* Data extracted from a collection:
——
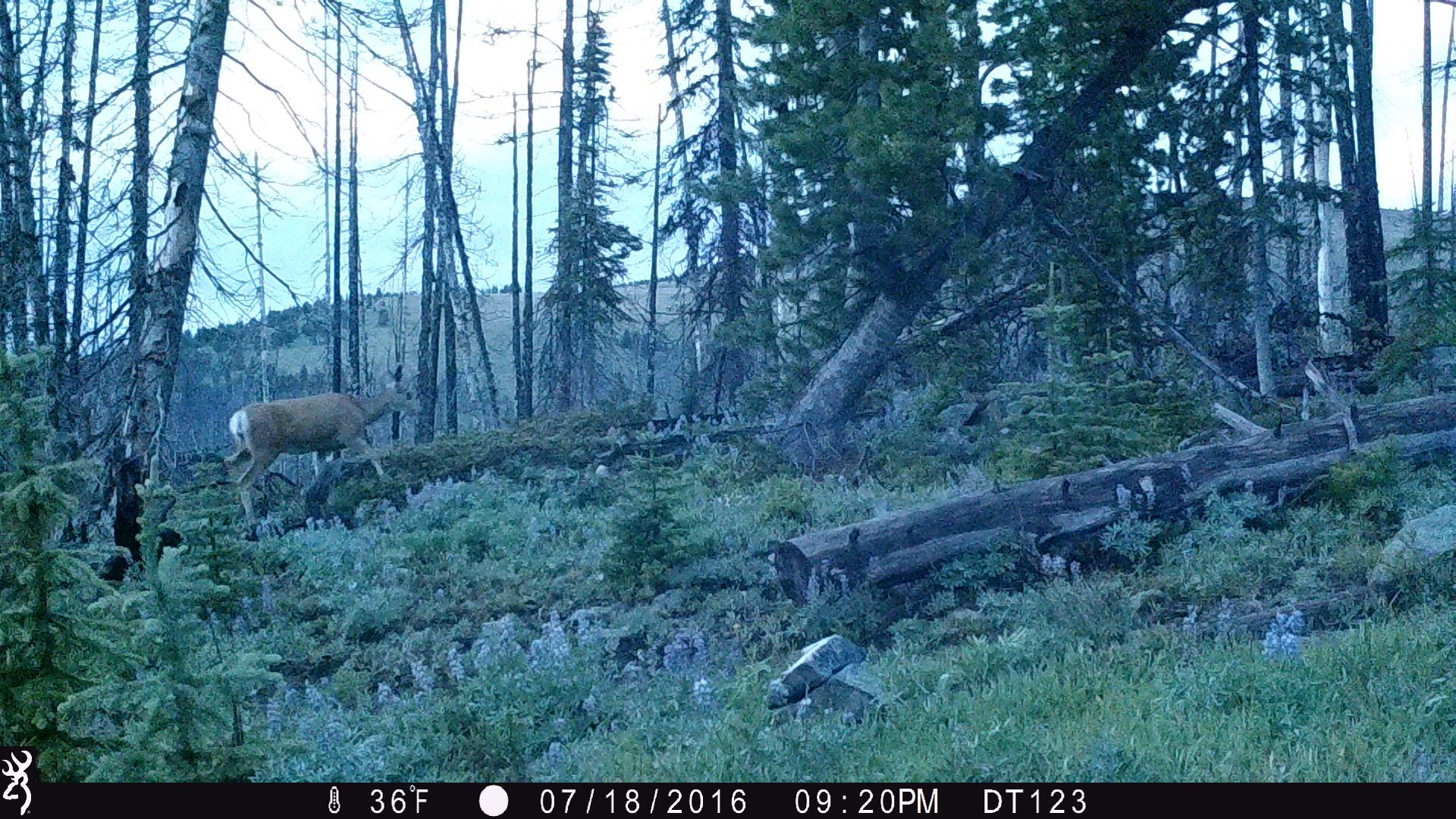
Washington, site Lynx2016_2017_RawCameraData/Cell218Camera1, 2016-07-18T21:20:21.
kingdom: Animalia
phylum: Chordata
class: Mammalia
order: Artiodactyla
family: Cervidae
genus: Odocoileus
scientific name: Odocoileus hemionus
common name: mule deer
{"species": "Odocoileus hemionus (mule deer)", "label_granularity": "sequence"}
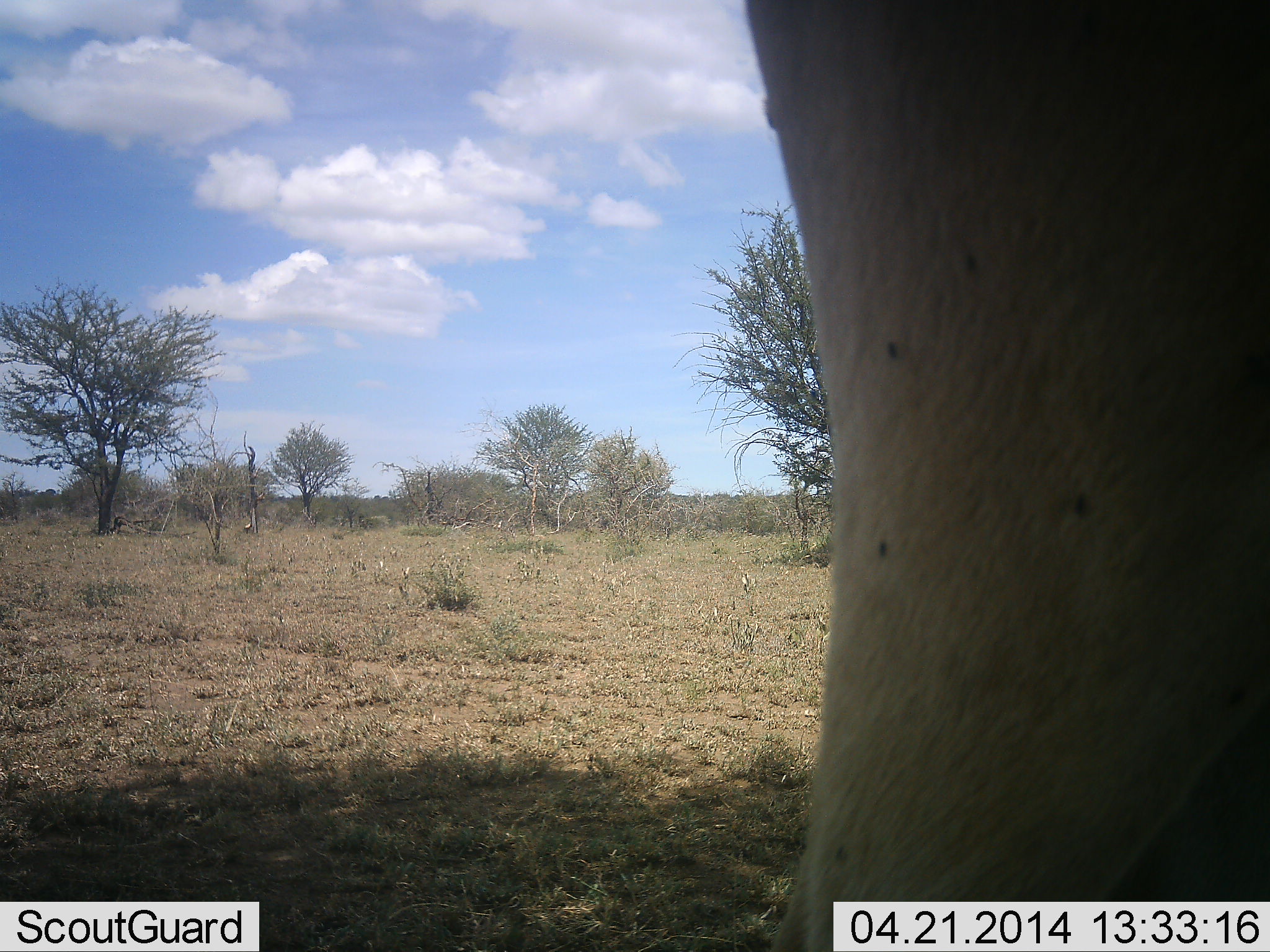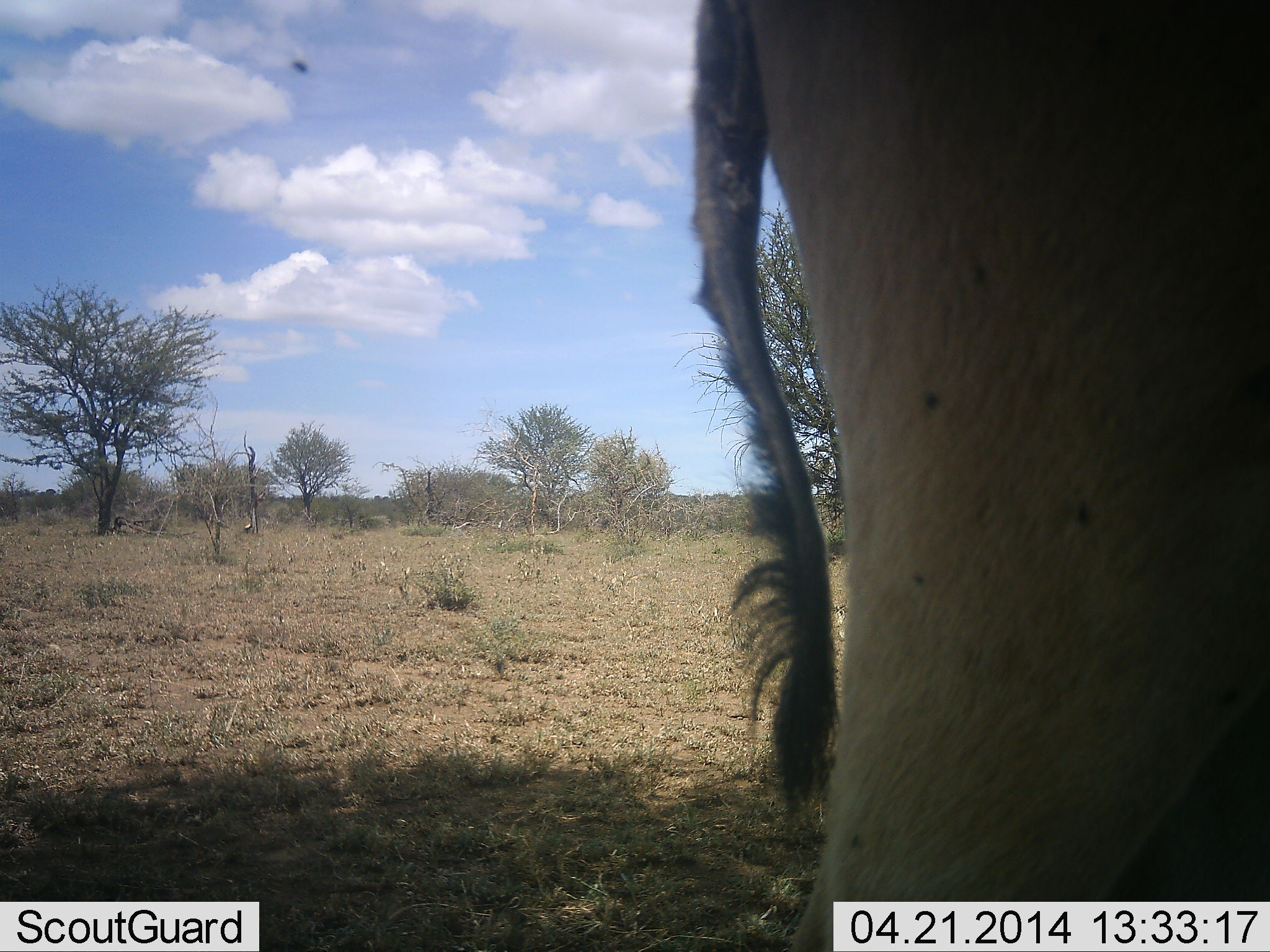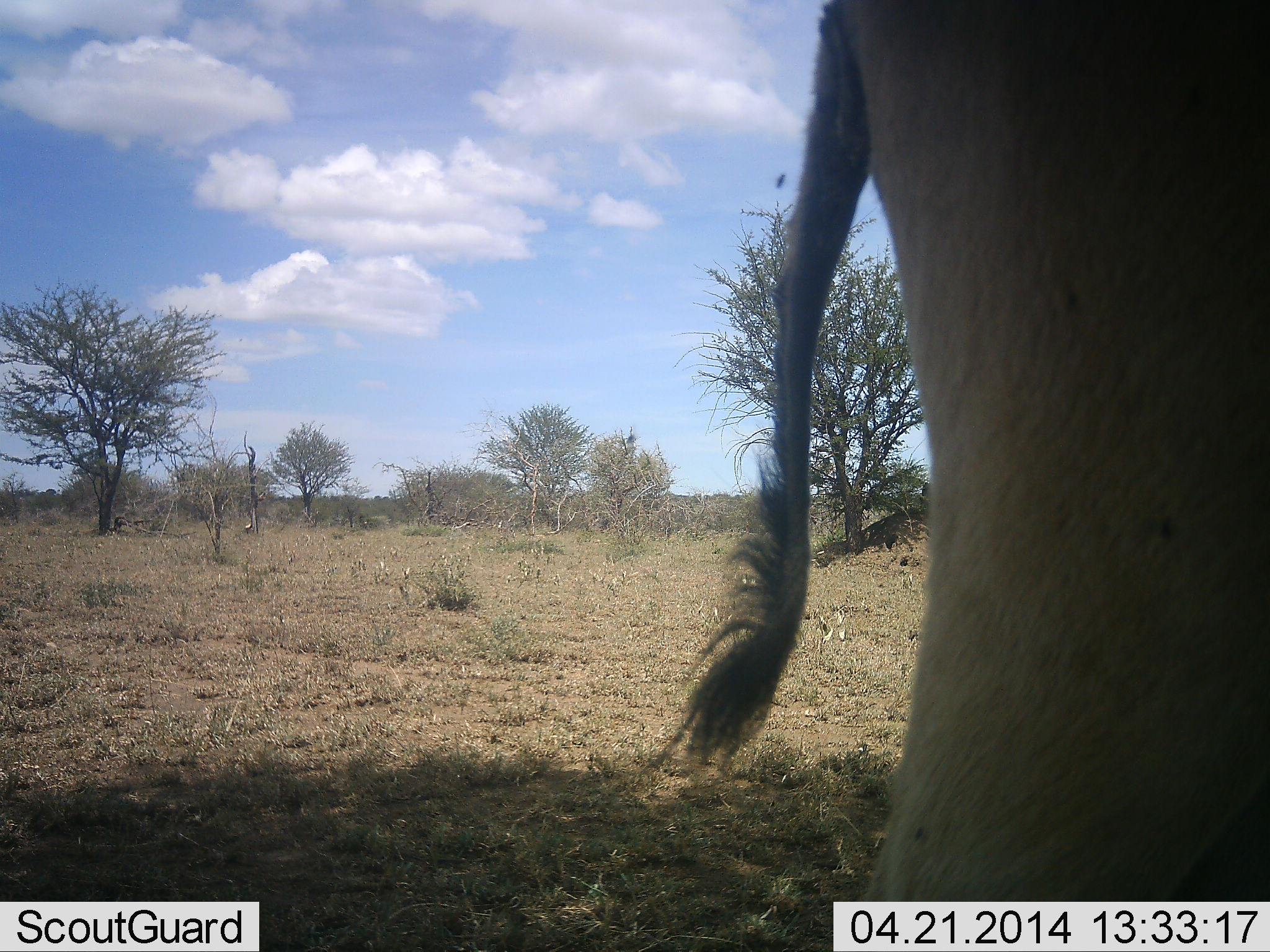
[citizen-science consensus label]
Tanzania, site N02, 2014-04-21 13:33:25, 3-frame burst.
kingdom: Animalia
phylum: Chordata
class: Mammalia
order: Artiodactyla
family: Bovidae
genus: Alcelaphus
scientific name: Alcelaphus buselaphus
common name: hartebeest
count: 1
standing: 100%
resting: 0%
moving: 0%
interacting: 0%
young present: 0%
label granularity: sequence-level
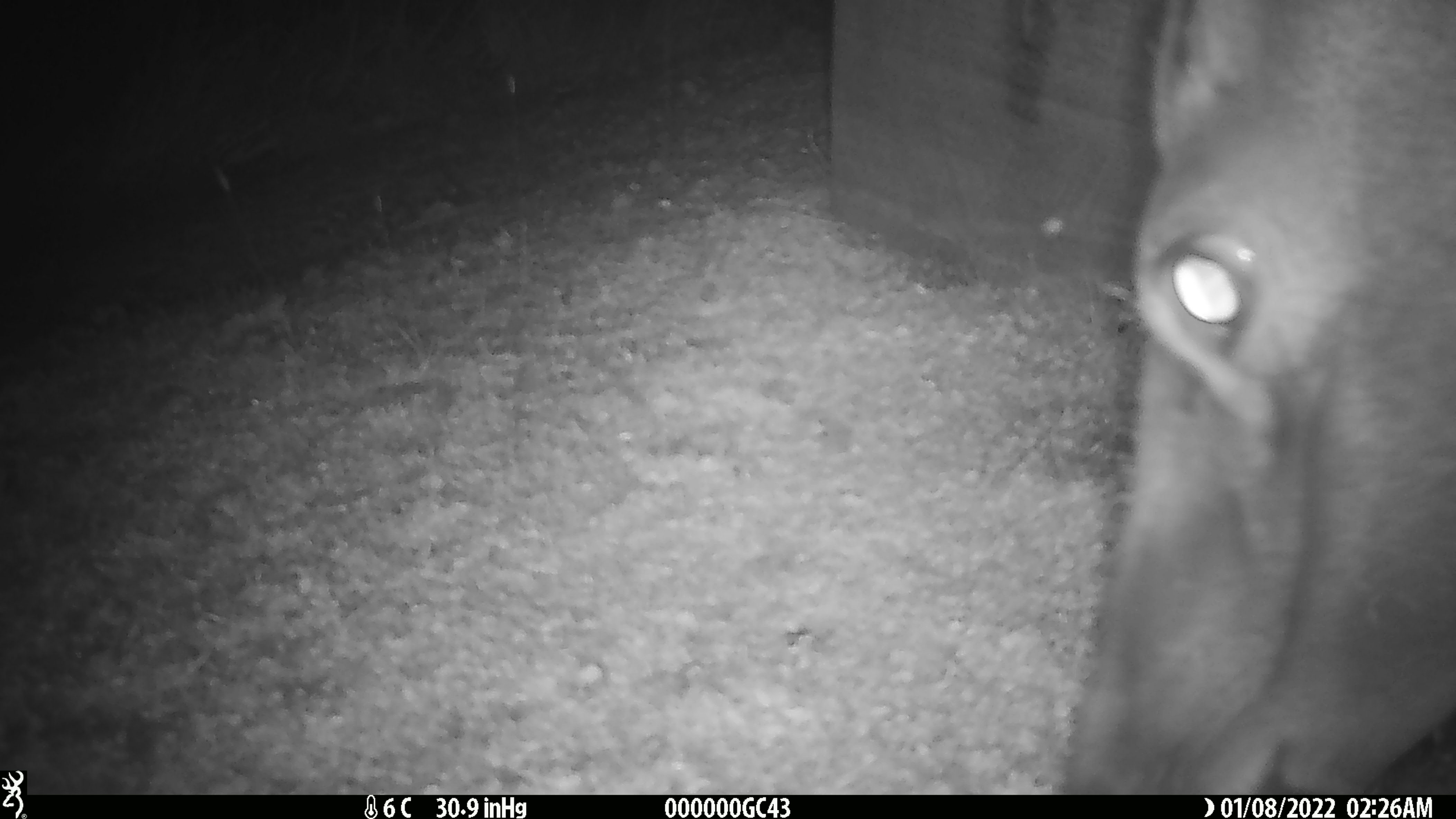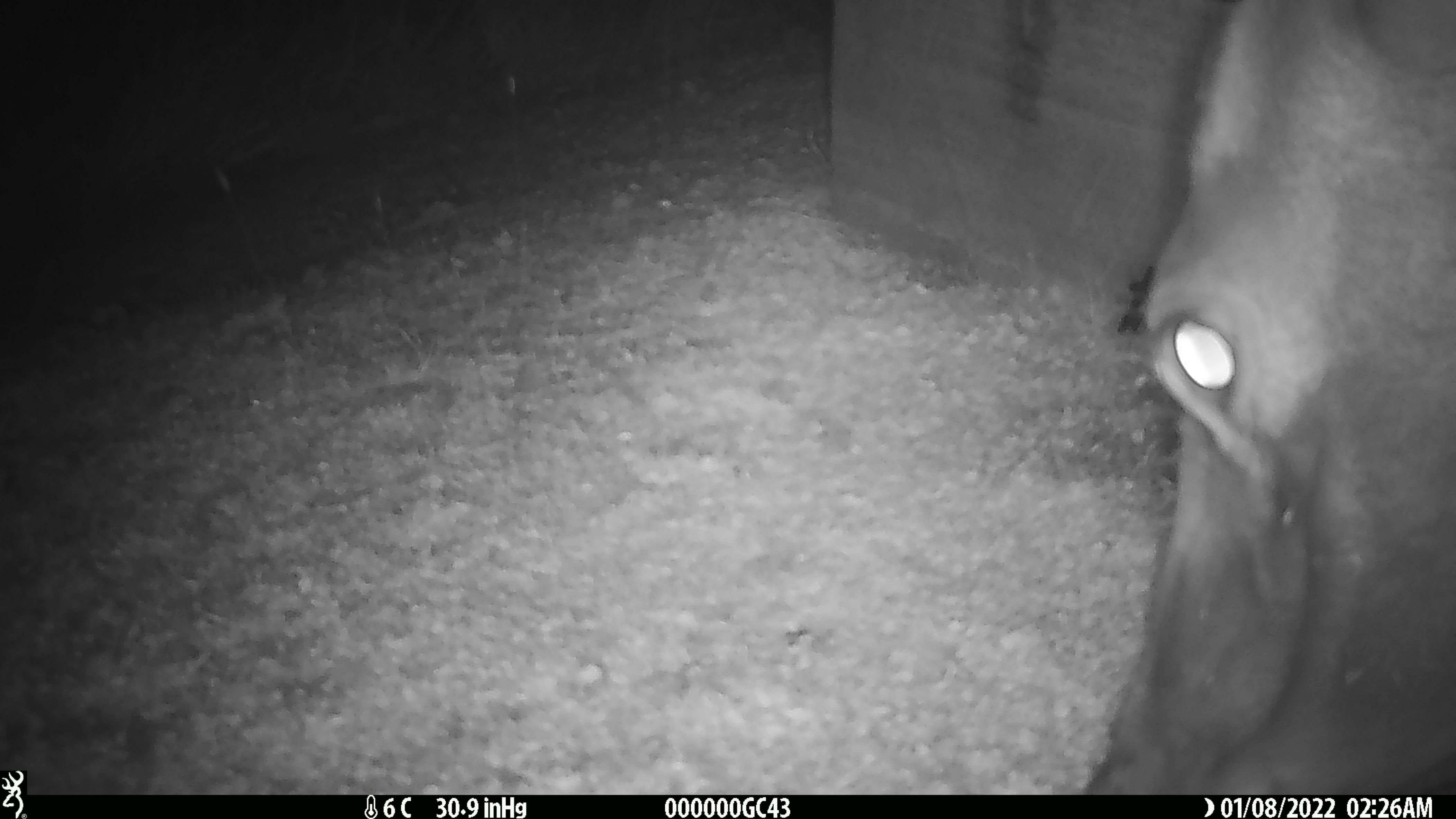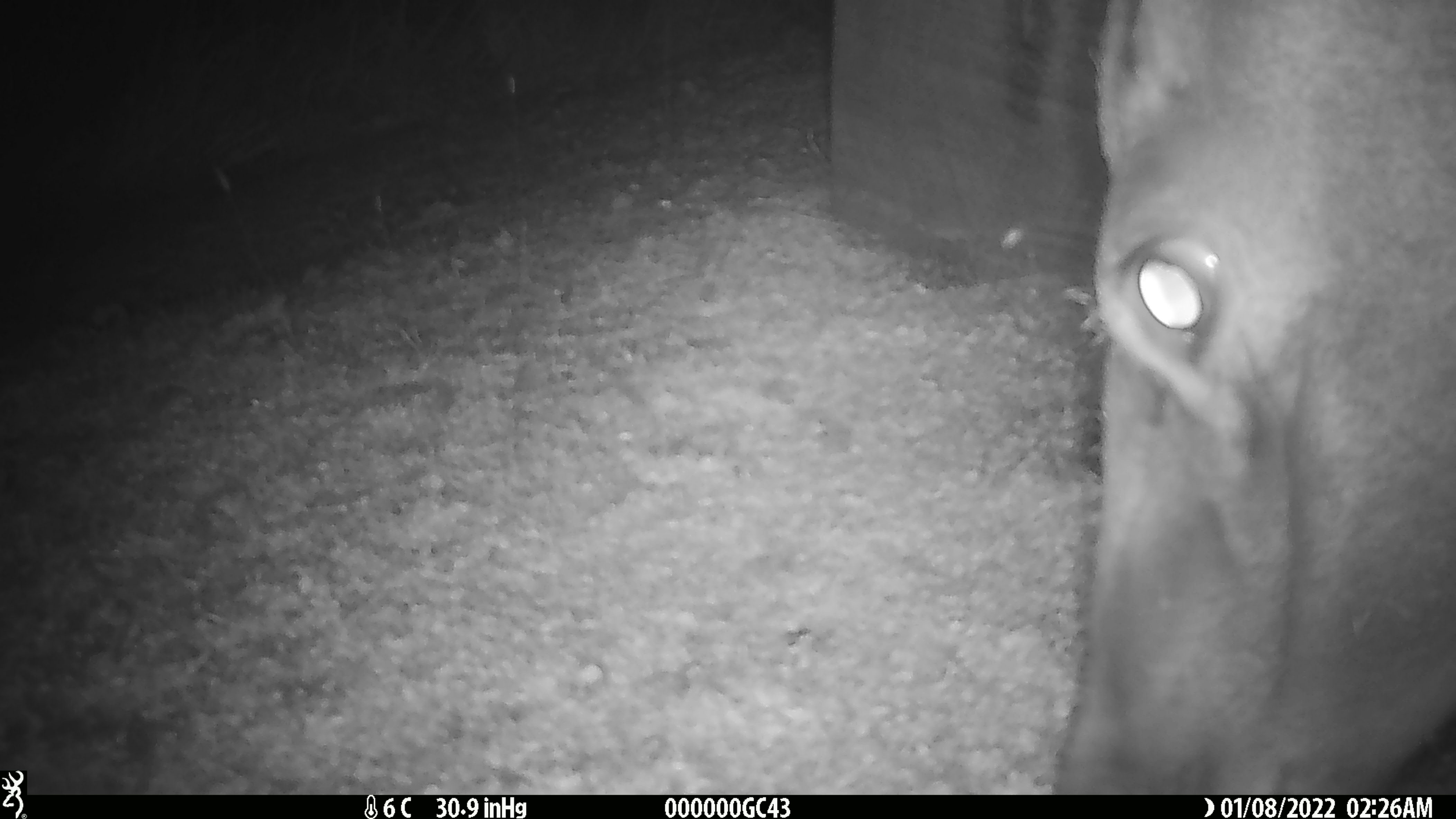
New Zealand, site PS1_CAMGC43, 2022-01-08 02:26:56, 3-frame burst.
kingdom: Animalia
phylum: Chordata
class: Mammalia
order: Artiodactyla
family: Cervidae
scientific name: Cervidae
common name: deer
——
* INSTRUCTIONS TO FOLLOW:
Write out, exactly and with no pictures, the lines of the data from the first through the line containing "scientific name: Alcelaphus buselaphus".

* WRITTEN RESPONSE:
Washington, site Lynx2016_2017_RawCameraData/Cell218Camera1, 2016-07-18T21:20:21.
kingdom: Animalia
phylum: Chordata
class: Mammalia
order: Artiodactyla
family: Cervidae
genus: Odocoileus
scientific name: Odocoileus hemionus
common name: mule deer
{"species": "Odocoileus hemionus (mule deer)", "label_granularity": "sequence"}
[citizen-science consensus label]
Tanzania, site N02, 2014-04-21 13:33:25, 3-frame burst.
kingdom: Animalia
phylum: Chordata
class: Mammalia
order: Artiodactyla
family: Bovidae
genus: Alcelaphus
scientific name: Alcelaphus buselaphus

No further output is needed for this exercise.